Parents come to the rescue with new plants for a fresh start

Sometime on the April 29 weekend, someone either alone or with accomplices vandalized the Mile 108 Elementary School, breaking windows in the kindergarten-Grade 1 class, then reached into the classroom and picked up a tray bean plants and destroyed them.

"The students had planted and patiently watered the plants for two weeks," primary science teacher Julie Schuurman says, adding this was the second time windows have been broken.

On Monday morning, the children were very eager to see the plants that had just started poking through the dirt, what they saw was a boarded up window.

"I wanted to share with the community through the Free Press what it was like to explain to 21 little kindergarten and Grade 1 students that their plants had been carelessly destroyed."

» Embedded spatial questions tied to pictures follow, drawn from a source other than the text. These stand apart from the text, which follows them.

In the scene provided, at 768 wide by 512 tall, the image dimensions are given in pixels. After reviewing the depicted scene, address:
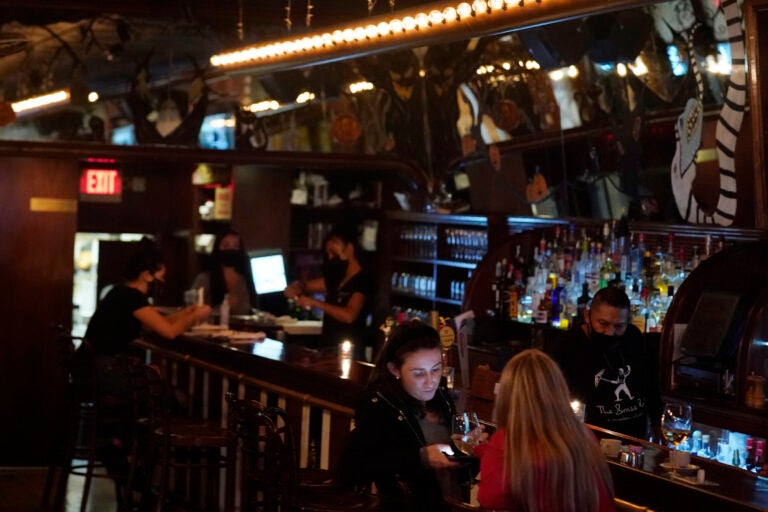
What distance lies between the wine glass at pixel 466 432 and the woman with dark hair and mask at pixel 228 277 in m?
5.79

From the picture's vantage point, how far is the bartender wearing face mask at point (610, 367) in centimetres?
518

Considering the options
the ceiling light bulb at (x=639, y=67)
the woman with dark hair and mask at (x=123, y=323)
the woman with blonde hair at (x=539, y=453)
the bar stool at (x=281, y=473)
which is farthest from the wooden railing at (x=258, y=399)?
the ceiling light bulb at (x=639, y=67)

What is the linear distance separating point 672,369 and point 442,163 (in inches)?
155

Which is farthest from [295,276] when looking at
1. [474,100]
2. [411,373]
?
[411,373]

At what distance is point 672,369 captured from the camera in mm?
6039

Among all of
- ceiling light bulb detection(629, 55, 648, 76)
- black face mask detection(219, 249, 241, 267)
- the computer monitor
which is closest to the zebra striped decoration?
ceiling light bulb detection(629, 55, 648, 76)

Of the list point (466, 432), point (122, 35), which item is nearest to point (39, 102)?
point (122, 35)

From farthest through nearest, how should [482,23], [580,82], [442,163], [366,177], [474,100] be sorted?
[366,177] → [442,163] → [474,100] → [580,82] → [482,23]

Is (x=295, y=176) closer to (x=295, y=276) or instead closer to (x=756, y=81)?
(x=295, y=276)

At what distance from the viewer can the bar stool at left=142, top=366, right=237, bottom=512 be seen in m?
5.95

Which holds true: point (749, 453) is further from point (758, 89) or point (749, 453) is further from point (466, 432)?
point (466, 432)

The students were understandably upset and disappointed, and they couldn't understand why someone would do this, Schuurman says, adding she couldn't explain it away.

At home that evening they told their parents, the teacher notes.

"The parents and the community quickly helped the students, kindergarten-Grade 1 teacher Meagan Vandekerckhove says, adding they donated tomatoes and flowers and a nursery donated strawberry plants.

The students were pretty excited about the plants, and made thank-you cards stating how happy these people made them feel with the plant donations."

This is very traumatic for the students, besides being costly to the school district, principal Kevin McLennan says, adding there have been about four or five vandalism incidents recently.